El 15 de agosto de 1855 las fuerzas republicanas del coronel Victoriano Cepeda llegaron a El Cedral, San Luis Potosí, donde en la casa grande de la hacienda estaba fortificada una fuerza imperial de franceses y mexicanos partidarios de Maximiliano. Protegido por ancho valladar y por fuerzas de infantería adelantadas el enemigo se hizo fuerte, y comandado por el conde de La Hayrie, hombre de la más rancia nobleza parisina, militar de carrera, aguardaba confiado el ataque de los republicanos. Infructuoso al principio fue ese ataque: las acometidas ordenadas por Cepeda se estrellaban contra la inexpugnable muralla de la hacienda, hasta el punto en que don Victoriano pensó abandonar el sitio, pues tendría que sacrificar a muchos de sus soldados para sacar a los imperialistas de aquella formidable posición.

Pedro Agüero, que por entonces había ascendido ya al grado de alférez, pidió a su superior que le diera permiso de asaltar la casa junto con diez de sus hombres. La licencia le fue concedida. El aguerrido pateño burló mañosamente la vigilancia de los centinelas, saltó con sus soldados la barda e irrumpió en el patio.. Con salva atronadora de fusilería puso pánico en los defensores, que abrieron las puertas de la hacienda y salieron a hacer frente en campo abierto a quienes con tal audacia los acometían.

Ahí don Victoriano los enfrentó en combate cuerpo a cuerpo. Pedro Agüero, de regreso en la línea de combate, se topó con un francés.
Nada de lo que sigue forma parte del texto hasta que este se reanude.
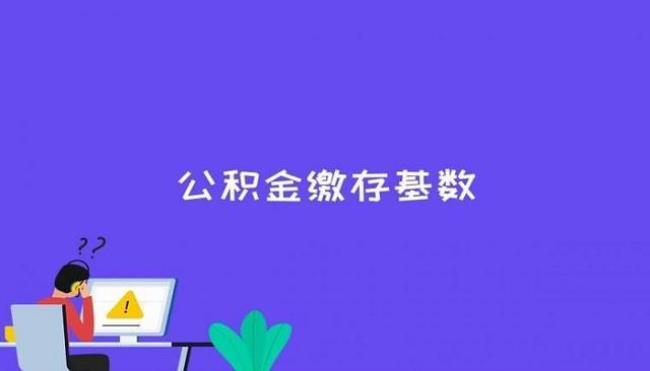 公积金缴存基数

??

!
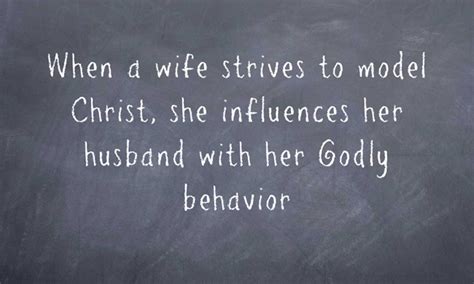 When a wife strives to model Christ, she influences her husband with her Godly behavior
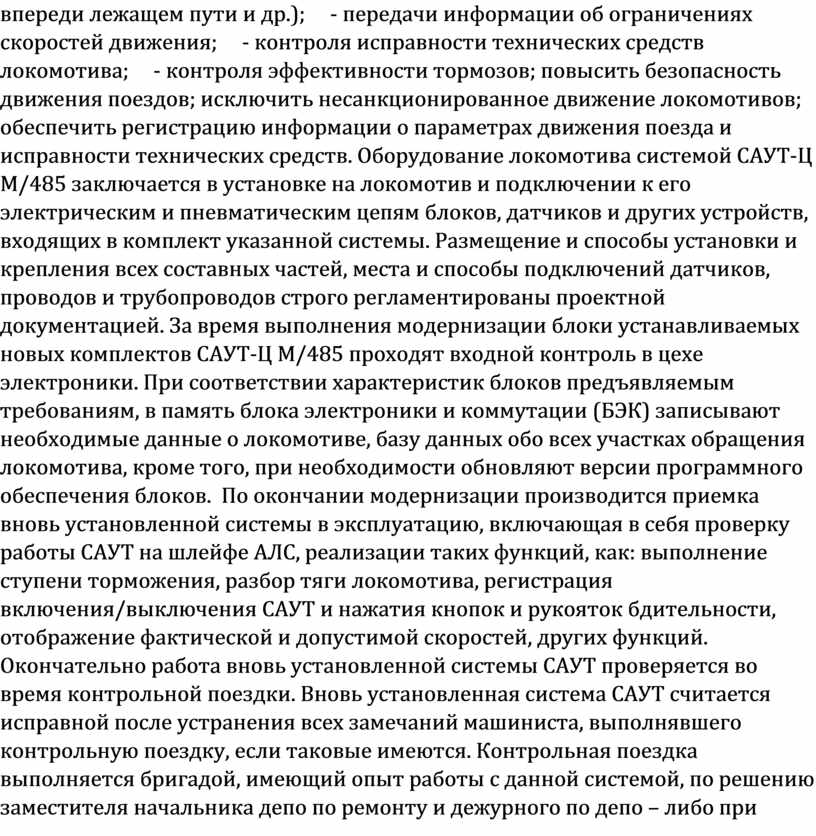 впереди лежащем пути и др.); - передачи информации об ограничениях скоростей движения; - контроля исправности технических средств локомотива; - контроля эффективности тормозов; повысить безопасность движения поездов; исключить несанкционированное движение локомотивов; обеспечить регистрацию информации о параметрах движения поезда и исправности технических средств. Оборудование локомотива системой САУТ-Ц М/485 заключается в установке на локомотив и подключении к его электрическим и пневматическим цепям блоков, датчиков и других устройств, входящих в комплект указанной системы. Размещение и способы установки и крепления всех составных частей, места и способы подключений датчиков, проводов и трубопроводов строго регламентированы проектной документацией. За время выполнения модернизации блоки устанавливаемых новых комплектов САУТ-Ц М/485 проходят входной контроль в цехе электроники. При соответствии характеристик блоков предъявляемым требованиям, в память блока электроники и коммутации (БЭК) записывают необходимые данные о локомотиве, базу данных обо всех участках обращения локомотива, кроме того, при необходимости обновляют версии программного обеспечения блоков. По окончании модернизации производится приемка вновь установленной системы в эксплуатацию, включающая в себя проверку работы САУТ на шлейфе АЛС, реализации таких функций, как: выполнение ступени торможения, разбор тяги локомотива, регистрация включения/выключения САУТ и нажатия кнопок и рукояток бдительности, отображение фактической и допустимой скоростей, других функций. Окончательно работа вновь установленной системы САУТ проверяется во время контрольной поездки. Вновь установленная система САУТ считается исправной после устранения всех замечаний машиниста, выполнявшего контрольную поездку, если таковые имеются. Контрольная поездка выполняется бригадой, имеющий опыт работы с данной системой, по решению заместителя начальника депо по ремонту и дежурного по депо – либо при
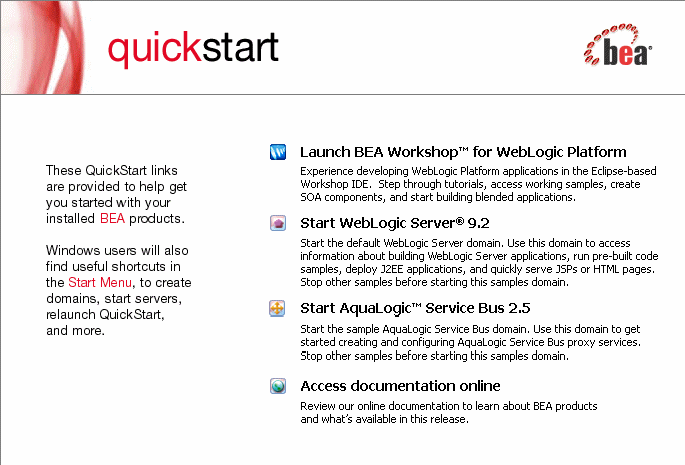 quickstart

bea®

These QuickStart links are provided to help get you started with your installed BEA products.

Windows users will also find useful shortcuts in the Start Menu, to create domains, start servers, relaunch QuickStart, and more.

Launch BEA Workshop™ for WebLogic Platform

Experience developing WebLogic Platform applications in the Eclipse-based Workshop IDE. Step through tutorials, access working samples, create SOA components, and start building blended applications.

Start WebLogic Server® 9.2

Start the default WebLogic Server domain. Use this domain to access information about building WebLogic Server applications, run pre-built code samples, deploy J2EE applications, and quickly serve JSPs or HTML pages. Stop other samples before starting this samples domain.

Start AquaLogic™ Service Bus 2.5

Start the sample AquaLogic Service Bus domain. Use this domain to get started creating and configuring AquaLogic Service Bus proxy services. Stop other samples before starting this samples domain.

Access documentation online

Review our online documentation to learn about BEA products and what's available in this release.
En duelo singular a balazos le quitó la vida con un certero disparo en la cabeza. Acabado el combate, y dueños los republicanos del campo, supo Agüero que el hombre a quien había dado muerte era el mismísimo conde La Hayrie. Recibiría después, conservados para él por el administrador de la hacienda, el albardón del muerto y una “zorra” o bolsa de cuero que igualmente había pertenecido a aquel noble francés. ¡Qué azares tiene la guerra! Un pobre campesino de México puso fin a la existencia y a la orgullosa carrera militar de un hombre noble y rico.
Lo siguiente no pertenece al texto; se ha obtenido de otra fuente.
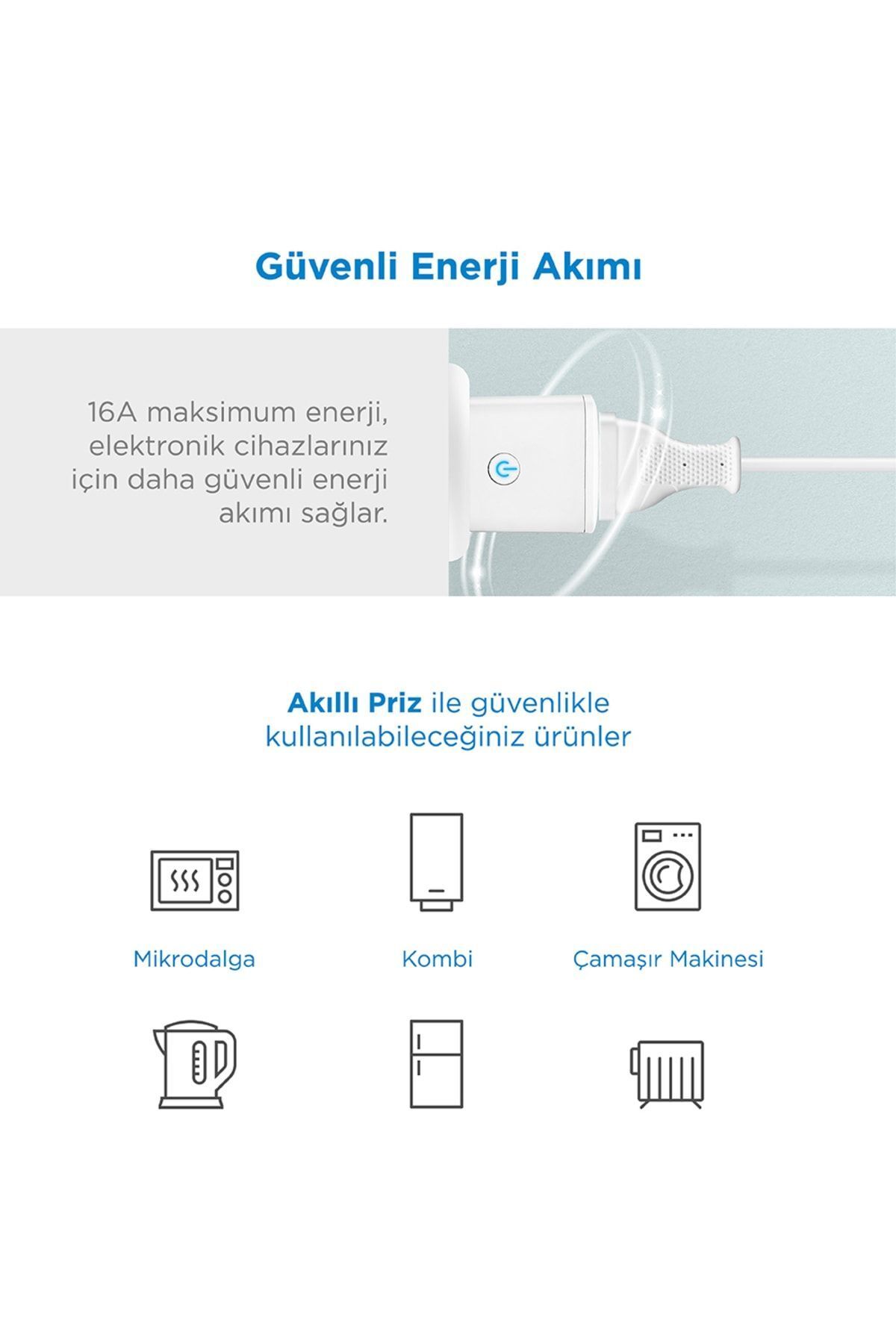 Güvenli Enerji Akımı

16A maksimum enerji, elektronik cihazlarınız için daha güvenli enerji akımı sağlar.

Akıllı Priz ile güvenlikle kullanılabileceğiniz ürünler

Mikrodalga

Kombi

Çamaşır Makinesi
Azar más misterioso aún, que el buen don Pedro Agüero jamás pudo explicarse, fue otro episodio de su vida de soldado. Contaba él que siendo teniente de caballería luchó en Bocas, también San Luis Potosí, contra el regimiento de la Emperatriz. Venció otra vez el ejército republicano, e hizo buen número de prisioneros. Entre ellos estaba un joven, casi niño, de nacionalidad francesa, que apenas llegaría a los 15 años de edad. Compadecido del pequeño, que seguramente iba a morir fusilado igual que sus compañeros, Agüero le pidió a don Victoriano Cepeda la vida del muchacho. Le dijo que quería llevarlo a Patos –hoy General Cepeda- para darle después la libertad. Accedió el coronel a la petición de su fiel subordinado, pero por una extraña prevención de disciplina le ordenó que pusiera al jovencito en la fila de los condenados, advirtiendo al pelotón de fusilamiento que no disparara contra él. Así se hizo. Y Pedro Agüero, que presenciaba la ejecución, vio con asombro que el joven se desplomaba al sonar la descarga. Fue hacia él con el médico del batallón, y con sorpresa vieron que, intocado por las balas, el muchacho estaba muerto. Cuando contaba eso, ya en su ancianidad, don Pedro Agüero meneaba tristemente la cabeza como no dando todavía crédito a lo que había sucedido en aquella tristísima ocasión.